When Syria and the rest of the Arab world invaded in 1967, Israel took the opportunity to solve a longstanding problem.  In the course of pushing back the Arabs, they pushed them a bit further back than where they started.  Israel has controlled the Golan Heights ever since, effectively annexing them as part of Israel in 1981.  It's no coincidence that there haven't been any missiles fired at Israel from the Golan since 1967.

This is in stark contrast with Gaza. On just one single Saturday a few weeks ago, more than 50 - fifty! - missiles were fired into Israel.  A few weeks earlier, a missile hit a school bus, fortunately just after most of the kids had gotten off, though one teenager was not so lucky.  Even Barack Obama thought this was a bit much:

If somebody was sending rockets into my house where my two daughters sleep at night, I would do everything to stop that, and would expect Israel to do the same thing.

In any other part of the world, this ongoing missilery would define Gaza as an active war zone and Israel would be seen as fully justified in conquest leading to unconditional surrender.  In the Middle East, however, it's not the murderous Muslims who have turned down every peace plan they've ever been offered who're being pressured; no, it's the democratic state of Israel, which as Prime Minister Netanyahu pointed out in his speech to our Congress:

Of the 300 million Arabs in the Middle East and North Africa, only Israel’s Arab citizens enjoy real democratic rights.

Friends, Enemies, and Knowing Which Is Which

No, the Middle East's problem is not found on the first map, which depicts a country smaller than our state of New Hampshire.  It's found on this second map, which shows the entire Arab world, virtually all of whose people hate Israel with a blazing passion, surrounding a few pixels denoting the only free country for miles around.

In reality it's even worse: this particular map doesn't show non-Arab countries like Iran, whose president regularly promises to wipe Israel off the map as soon as his scientists give him nuclear weapons, or Turkey, who for years was Israel's ally but whose newly Islamist government is following the same bloodthirsty path that all modern Islamic countries have thus far.

:: COMPLETE THE FOLLOWING ::
(a) Please say whether each statement agrees with the excerpt on Israel and its neighbors, answering yes or no and quoting the deciding words: (i) Israel effectively annexed the Golan Heights in 1981. (ii) More than 50 missiles were fired into Israel on one Saturday. (iii) The second map shows Iran.
(b) Answer these questions from the excerpt on Israel and its neighbors:
(i) In what year did Syria and the rest of the Arab world invade?
(ii) What hit a school bus?
(iii) Which U.S. state is larger than the country on the first map?
(c) Transcribe the excerpt on Israel and its neighbors from "Of the 300 million" up to and including "have thus far.".

[Data listing]

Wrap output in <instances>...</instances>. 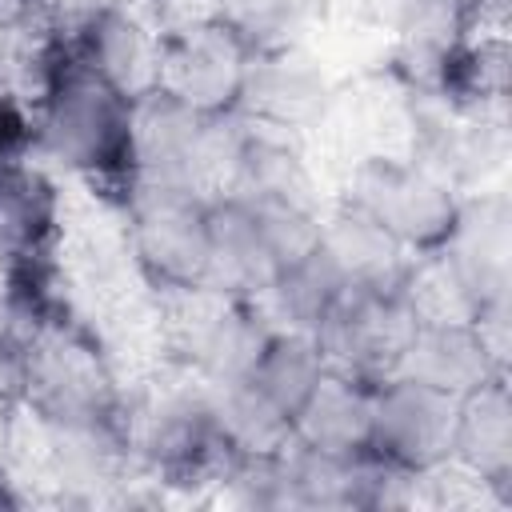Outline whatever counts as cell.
Segmentation results:
<instances>
[{
  "label": "cell",
  "mask_w": 512,
  "mask_h": 512,
  "mask_svg": "<svg viewBox=\"0 0 512 512\" xmlns=\"http://www.w3.org/2000/svg\"><path fill=\"white\" fill-rule=\"evenodd\" d=\"M456 12V0H380V16L404 36H432Z\"/></svg>",
  "instance_id": "24"
},
{
  "label": "cell",
  "mask_w": 512,
  "mask_h": 512,
  "mask_svg": "<svg viewBox=\"0 0 512 512\" xmlns=\"http://www.w3.org/2000/svg\"><path fill=\"white\" fill-rule=\"evenodd\" d=\"M124 428H128L132 464L148 468L160 480L188 484L224 472L228 464L208 396L196 380L156 388L152 396H144L136 408L124 412Z\"/></svg>",
  "instance_id": "6"
},
{
  "label": "cell",
  "mask_w": 512,
  "mask_h": 512,
  "mask_svg": "<svg viewBox=\"0 0 512 512\" xmlns=\"http://www.w3.org/2000/svg\"><path fill=\"white\" fill-rule=\"evenodd\" d=\"M344 204L372 216L408 256L432 260L452 236L464 196L420 156H372L352 172Z\"/></svg>",
  "instance_id": "4"
},
{
  "label": "cell",
  "mask_w": 512,
  "mask_h": 512,
  "mask_svg": "<svg viewBox=\"0 0 512 512\" xmlns=\"http://www.w3.org/2000/svg\"><path fill=\"white\" fill-rule=\"evenodd\" d=\"M348 280L336 272V264L320 252V240L312 252H304L300 260L284 264L268 288L260 292V312L272 320V328H292V332H308L316 336L324 328V320L336 312V304L344 300Z\"/></svg>",
  "instance_id": "20"
},
{
  "label": "cell",
  "mask_w": 512,
  "mask_h": 512,
  "mask_svg": "<svg viewBox=\"0 0 512 512\" xmlns=\"http://www.w3.org/2000/svg\"><path fill=\"white\" fill-rule=\"evenodd\" d=\"M324 372H328V356L316 336L292 332V328H272L264 348L256 352L252 368L244 372V380H252L292 420Z\"/></svg>",
  "instance_id": "22"
},
{
  "label": "cell",
  "mask_w": 512,
  "mask_h": 512,
  "mask_svg": "<svg viewBox=\"0 0 512 512\" xmlns=\"http://www.w3.org/2000/svg\"><path fill=\"white\" fill-rule=\"evenodd\" d=\"M424 320L420 288H348L336 312L316 332L328 364L356 376L380 380L392 376L404 360V348Z\"/></svg>",
  "instance_id": "10"
},
{
  "label": "cell",
  "mask_w": 512,
  "mask_h": 512,
  "mask_svg": "<svg viewBox=\"0 0 512 512\" xmlns=\"http://www.w3.org/2000/svg\"><path fill=\"white\" fill-rule=\"evenodd\" d=\"M236 132L240 112L212 116L168 96L164 88H148L132 104V176L220 192Z\"/></svg>",
  "instance_id": "3"
},
{
  "label": "cell",
  "mask_w": 512,
  "mask_h": 512,
  "mask_svg": "<svg viewBox=\"0 0 512 512\" xmlns=\"http://www.w3.org/2000/svg\"><path fill=\"white\" fill-rule=\"evenodd\" d=\"M328 108H332V80L320 68V60L308 48H300V40L256 52L240 116L300 140V132L316 128L328 116Z\"/></svg>",
  "instance_id": "12"
},
{
  "label": "cell",
  "mask_w": 512,
  "mask_h": 512,
  "mask_svg": "<svg viewBox=\"0 0 512 512\" xmlns=\"http://www.w3.org/2000/svg\"><path fill=\"white\" fill-rule=\"evenodd\" d=\"M64 4L80 16V12H96V8H132L136 0H64Z\"/></svg>",
  "instance_id": "25"
},
{
  "label": "cell",
  "mask_w": 512,
  "mask_h": 512,
  "mask_svg": "<svg viewBox=\"0 0 512 512\" xmlns=\"http://www.w3.org/2000/svg\"><path fill=\"white\" fill-rule=\"evenodd\" d=\"M56 228V196L28 156H0V264L28 268Z\"/></svg>",
  "instance_id": "19"
},
{
  "label": "cell",
  "mask_w": 512,
  "mask_h": 512,
  "mask_svg": "<svg viewBox=\"0 0 512 512\" xmlns=\"http://www.w3.org/2000/svg\"><path fill=\"white\" fill-rule=\"evenodd\" d=\"M372 388L376 380L328 364L316 388L292 416V440L316 452H368L372 440Z\"/></svg>",
  "instance_id": "16"
},
{
  "label": "cell",
  "mask_w": 512,
  "mask_h": 512,
  "mask_svg": "<svg viewBox=\"0 0 512 512\" xmlns=\"http://www.w3.org/2000/svg\"><path fill=\"white\" fill-rule=\"evenodd\" d=\"M440 280L448 284L456 312L500 324L512 284V224L508 204L496 196L464 200L452 236L432 256Z\"/></svg>",
  "instance_id": "9"
},
{
  "label": "cell",
  "mask_w": 512,
  "mask_h": 512,
  "mask_svg": "<svg viewBox=\"0 0 512 512\" xmlns=\"http://www.w3.org/2000/svg\"><path fill=\"white\" fill-rule=\"evenodd\" d=\"M192 316L180 324V356L196 384H224L240 380L256 352L264 348L272 320L260 312L256 300H236L220 292L184 296Z\"/></svg>",
  "instance_id": "13"
},
{
  "label": "cell",
  "mask_w": 512,
  "mask_h": 512,
  "mask_svg": "<svg viewBox=\"0 0 512 512\" xmlns=\"http://www.w3.org/2000/svg\"><path fill=\"white\" fill-rule=\"evenodd\" d=\"M452 468L488 488H504L512 480V400L504 376L460 396Z\"/></svg>",
  "instance_id": "18"
},
{
  "label": "cell",
  "mask_w": 512,
  "mask_h": 512,
  "mask_svg": "<svg viewBox=\"0 0 512 512\" xmlns=\"http://www.w3.org/2000/svg\"><path fill=\"white\" fill-rule=\"evenodd\" d=\"M396 372L460 400L504 376L496 324L464 312H424Z\"/></svg>",
  "instance_id": "11"
},
{
  "label": "cell",
  "mask_w": 512,
  "mask_h": 512,
  "mask_svg": "<svg viewBox=\"0 0 512 512\" xmlns=\"http://www.w3.org/2000/svg\"><path fill=\"white\" fill-rule=\"evenodd\" d=\"M220 432V444L232 456H268L292 440V420L252 384V380H224L200 384Z\"/></svg>",
  "instance_id": "21"
},
{
  "label": "cell",
  "mask_w": 512,
  "mask_h": 512,
  "mask_svg": "<svg viewBox=\"0 0 512 512\" xmlns=\"http://www.w3.org/2000/svg\"><path fill=\"white\" fill-rule=\"evenodd\" d=\"M456 404V396H444L404 372L380 376L372 388L368 452L380 456L404 480H424L452 468Z\"/></svg>",
  "instance_id": "8"
},
{
  "label": "cell",
  "mask_w": 512,
  "mask_h": 512,
  "mask_svg": "<svg viewBox=\"0 0 512 512\" xmlns=\"http://www.w3.org/2000/svg\"><path fill=\"white\" fill-rule=\"evenodd\" d=\"M132 104L136 96L60 48L40 76L32 152L80 180L124 188L132 176Z\"/></svg>",
  "instance_id": "1"
},
{
  "label": "cell",
  "mask_w": 512,
  "mask_h": 512,
  "mask_svg": "<svg viewBox=\"0 0 512 512\" xmlns=\"http://www.w3.org/2000/svg\"><path fill=\"white\" fill-rule=\"evenodd\" d=\"M284 252L256 204L232 192H212L208 208V292L260 300L268 280L284 268Z\"/></svg>",
  "instance_id": "14"
},
{
  "label": "cell",
  "mask_w": 512,
  "mask_h": 512,
  "mask_svg": "<svg viewBox=\"0 0 512 512\" xmlns=\"http://www.w3.org/2000/svg\"><path fill=\"white\" fill-rule=\"evenodd\" d=\"M256 44H248L236 28H228L220 16L204 12L176 28L172 36H160V72L156 88L168 96L212 112V116H236L244 104V88L256 64Z\"/></svg>",
  "instance_id": "7"
},
{
  "label": "cell",
  "mask_w": 512,
  "mask_h": 512,
  "mask_svg": "<svg viewBox=\"0 0 512 512\" xmlns=\"http://www.w3.org/2000/svg\"><path fill=\"white\" fill-rule=\"evenodd\" d=\"M20 400L32 408L40 428L120 424L128 412L100 348L60 328H36Z\"/></svg>",
  "instance_id": "5"
},
{
  "label": "cell",
  "mask_w": 512,
  "mask_h": 512,
  "mask_svg": "<svg viewBox=\"0 0 512 512\" xmlns=\"http://www.w3.org/2000/svg\"><path fill=\"white\" fill-rule=\"evenodd\" d=\"M76 60L96 68L104 80H112L120 92L140 96L156 88L160 72V36L148 32V24L132 8H96L76 16V32L64 44Z\"/></svg>",
  "instance_id": "15"
},
{
  "label": "cell",
  "mask_w": 512,
  "mask_h": 512,
  "mask_svg": "<svg viewBox=\"0 0 512 512\" xmlns=\"http://www.w3.org/2000/svg\"><path fill=\"white\" fill-rule=\"evenodd\" d=\"M124 236L136 272L184 300L208 292V208L212 192L140 180L132 176L124 188Z\"/></svg>",
  "instance_id": "2"
},
{
  "label": "cell",
  "mask_w": 512,
  "mask_h": 512,
  "mask_svg": "<svg viewBox=\"0 0 512 512\" xmlns=\"http://www.w3.org/2000/svg\"><path fill=\"white\" fill-rule=\"evenodd\" d=\"M228 28H236L256 48L296 44L304 24L316 12V0H212L208 8Z\"/></svg>",
  "instance_id": "23"
},
{
  "label": "cell",
  "mask_w": 512,
  "mask_h": 512,
  "mask_svg": "<svg viewBox=\"0 0 512 512\" xmlns=\"http://www.w3.org/2000/svg\"><path fill=\"white\" fill-rule=\"evenodd\" d=\"M320 252L336 264L348 288H404L420 276V260L352 204H340L320 220Z\"/></svg>",
  "instance_id": "17"
}]
</instances>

:: CORRECT ANSWERS ::
(a)
(i) Yes: "effectively annexing them as part of Israel in 1981"
(ii) Yes: "more than 50 - fifty! - missiles were fired into Israel"
(iii) No: "this particular map doesn't show non-Arab countries like Iran"

(b)
(i) 1967
(ii) A missile
(iii) New Hampshire

(c)
Of the 300 million Arabs in the Middle East and North Africa, only Israel’s Arab citizens enjoy real democratic rights.

Friends, Enemies, and Knowing Which Is Which

No, the Middle East's problem is not found on the first map, which depicts a country smaller than our state of New Hampshire.  It's found on this second map, which shows the entire Arab world, virtually all of whose people hate Israel with a blazing passion, surrounding a few pixels denoting the only free country for miles around.

In reality it's even worse: this particular map doesn't show non-Arab countries like Iran, whose president regularly promises to wipe Israel off the map as soon as his scientists give him nuclear weapons, or Turkey, who for years was Israel's ally but whose newly Islamist government is following the same bloodthirsty path that all modern Islamic countries have thus far.